Obwohl die Rassentrennung offiziell vor vierzig Jahren aufgehoben wurde, ist sie im Alltag nahezu komplett. Weisse und Schwarze essen in verschiedenen Lokalen, feiern getrennte Partys. Sie gehen höchstens gelegentlich zu den gleichen Konzerten und Sportveranstaltungen. Gemischte Paare sind seltener als Regen, die abschätzigen Blicke der Umwelt unverhohlen. Die Schranke, die der schwarze Autor Bruce Jacobs die Me-lanin-Mauer nennt, ist mit Händen zu greifen. Was sie eineinhalb Jahrhunderte nach Abschaffung der Sklaverei hochhält, ist eine irrationale Angst vor dem schwarzen Mann. Zwar ist es richtig, dass Schwarze proportional häufiger kriminell werden als Weisse. Dennoch ist die Chance, Opfer eines weissen Kriminellen zu werden, rein mengenmäsig ungleich höher. Aber es gibt keine instinktive Angst vor dem weissen Mann.

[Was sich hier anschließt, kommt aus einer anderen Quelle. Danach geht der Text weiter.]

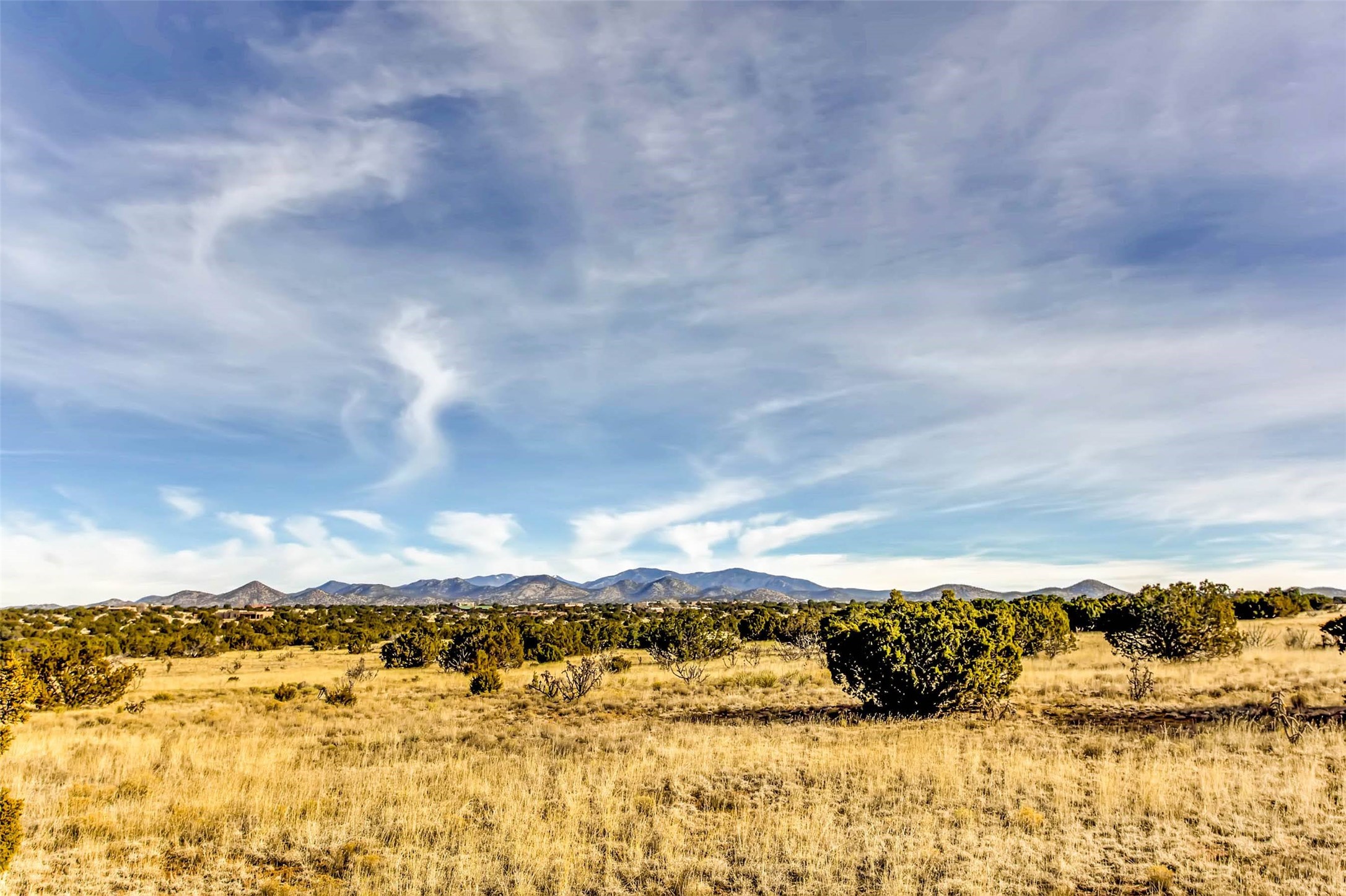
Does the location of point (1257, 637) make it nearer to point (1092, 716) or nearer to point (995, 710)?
point (1092, 716)

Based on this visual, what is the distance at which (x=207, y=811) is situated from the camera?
1198cm

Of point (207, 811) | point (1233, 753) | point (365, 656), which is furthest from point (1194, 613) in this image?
point (365, 656)

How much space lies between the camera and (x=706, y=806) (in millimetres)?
12180

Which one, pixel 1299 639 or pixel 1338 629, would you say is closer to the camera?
pixel 1338 629

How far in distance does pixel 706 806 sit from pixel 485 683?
21.6 meters

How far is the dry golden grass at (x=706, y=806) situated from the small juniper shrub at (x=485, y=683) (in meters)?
8.95

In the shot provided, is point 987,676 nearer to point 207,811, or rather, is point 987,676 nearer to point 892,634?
point 892,634

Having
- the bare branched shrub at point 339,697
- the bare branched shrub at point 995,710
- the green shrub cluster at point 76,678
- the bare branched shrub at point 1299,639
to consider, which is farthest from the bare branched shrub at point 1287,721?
the green shrub cluster at point 76,678

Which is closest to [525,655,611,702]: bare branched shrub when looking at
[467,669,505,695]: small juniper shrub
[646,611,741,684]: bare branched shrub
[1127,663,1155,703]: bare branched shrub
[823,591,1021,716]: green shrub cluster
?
[467,669,505,695]: small juniper shrub

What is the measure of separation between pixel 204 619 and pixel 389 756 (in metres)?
79.7

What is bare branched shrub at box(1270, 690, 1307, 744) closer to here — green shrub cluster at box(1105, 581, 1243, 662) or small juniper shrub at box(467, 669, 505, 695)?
green shrub cluster at box(1105, 581, 1243, 662)

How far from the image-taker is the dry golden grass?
898 cm

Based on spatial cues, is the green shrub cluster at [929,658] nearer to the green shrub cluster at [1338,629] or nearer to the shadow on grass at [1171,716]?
the shadow on grass at [1171,716]

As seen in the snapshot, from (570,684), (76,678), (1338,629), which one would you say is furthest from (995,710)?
(76,678)
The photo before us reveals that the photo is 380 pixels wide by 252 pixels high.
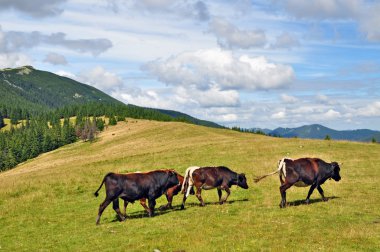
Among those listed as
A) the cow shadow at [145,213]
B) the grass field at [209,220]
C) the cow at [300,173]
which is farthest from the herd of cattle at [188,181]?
the grass field at [209,220]

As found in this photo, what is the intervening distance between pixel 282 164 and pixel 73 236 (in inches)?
441

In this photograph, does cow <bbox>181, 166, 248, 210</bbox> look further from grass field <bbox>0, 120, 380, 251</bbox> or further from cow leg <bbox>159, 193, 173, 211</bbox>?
grass field <bbox>0, 120, 380, 251</bbox>

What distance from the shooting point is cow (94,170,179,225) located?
19.0 m

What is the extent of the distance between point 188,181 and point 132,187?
4009mm

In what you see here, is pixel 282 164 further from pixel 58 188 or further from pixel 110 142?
pixel 110 142

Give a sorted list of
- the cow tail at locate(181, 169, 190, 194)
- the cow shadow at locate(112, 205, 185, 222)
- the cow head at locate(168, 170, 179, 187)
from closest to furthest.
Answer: the cow shadow at locate(112, 205, 185, 222)
the cow head at locate(168, 170, 179, 187)
the cow tail at locate(181, 169, 190, 194)

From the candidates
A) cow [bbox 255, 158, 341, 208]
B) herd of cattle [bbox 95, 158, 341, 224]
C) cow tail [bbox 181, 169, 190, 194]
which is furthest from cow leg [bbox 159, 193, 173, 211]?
cow [bbox 255, 158, 341, 208]

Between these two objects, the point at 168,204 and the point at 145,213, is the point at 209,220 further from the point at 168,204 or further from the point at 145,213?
the point at 145,213

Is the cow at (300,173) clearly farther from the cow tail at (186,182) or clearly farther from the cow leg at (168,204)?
the cow leg at (168,204)

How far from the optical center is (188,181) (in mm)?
22203

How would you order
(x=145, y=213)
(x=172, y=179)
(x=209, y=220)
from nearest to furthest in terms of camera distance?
1. (x=209, y=220)
2. (x=172, y=179)
3. (x=145, y=213)

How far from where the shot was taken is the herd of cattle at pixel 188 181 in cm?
1922

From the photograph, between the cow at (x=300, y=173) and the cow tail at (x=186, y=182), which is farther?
the cow tail at (x=186, y=182)

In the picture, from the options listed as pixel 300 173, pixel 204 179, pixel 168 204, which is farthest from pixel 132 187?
pixel 300 173
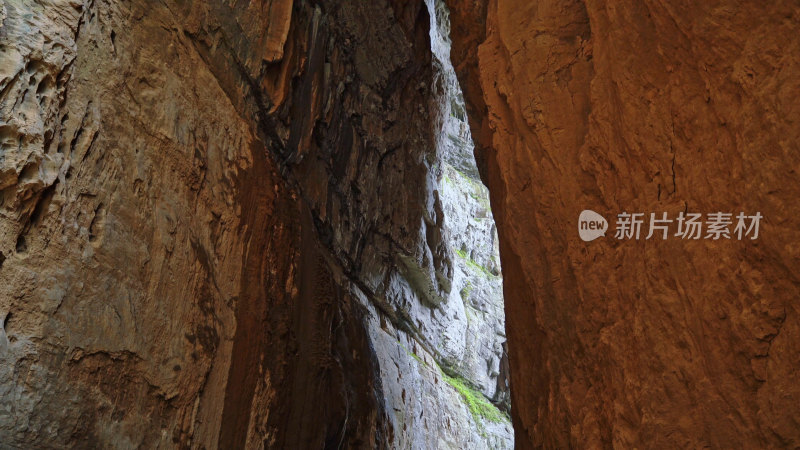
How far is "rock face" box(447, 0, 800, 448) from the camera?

In seinem Buch «Race Manners» schildert Harvard-Absolvent Jacobs, ein schmaler Mann mit Brille, wie oft der Sitz neben ihm in der vollen U-Bahn, im Bus oder Zug leer bleibt. Er erzählt, wie jede weisse Frau im Lift die Handtasche fester unter den Ellbogen klemmt, sobald sie bemerkt, dass ein schwarzer Mann neben ihr steht. Er hört an Ampeln die Zentralverriegelungen der Autos klicken, weil er mit einem Freund am Strassenrand wartet, und das Klicken trifft ihn wie eine Ohrfeige. Das Buch ist für Weisse eine unangenehme Lektüre. Es befreit einen definitiv von der Illusion, kein Rassist zu sein. Nicht das mit dem Sitz in der U-Bahn. Aber der Reflex mit der Zentralverriegelung ist mir absolut geläufig. Ich hatte mir nicht einen einzigen Gedanken darüber gemacht.
Das Härteste, sagt Bruce Jacobs, sei der Versuch, als Schwarzer in Manhattan ein Taxi zu bekommen. «Es ist brutal demütigend. Ein leeres Taxi nach dem andern fährt vorbei. Links und rechts von dir halten sie und lassen Leute einsteigen. Bei dir machen sie einen Schwenker. Du bist korrekt gekleidet, aber unsichtbar. Der Versuch, als Schwarzer ein Taxi zu bekommen, ist ein Klassiker. Jeder hat dazu eine Geschichte zu erzählen.»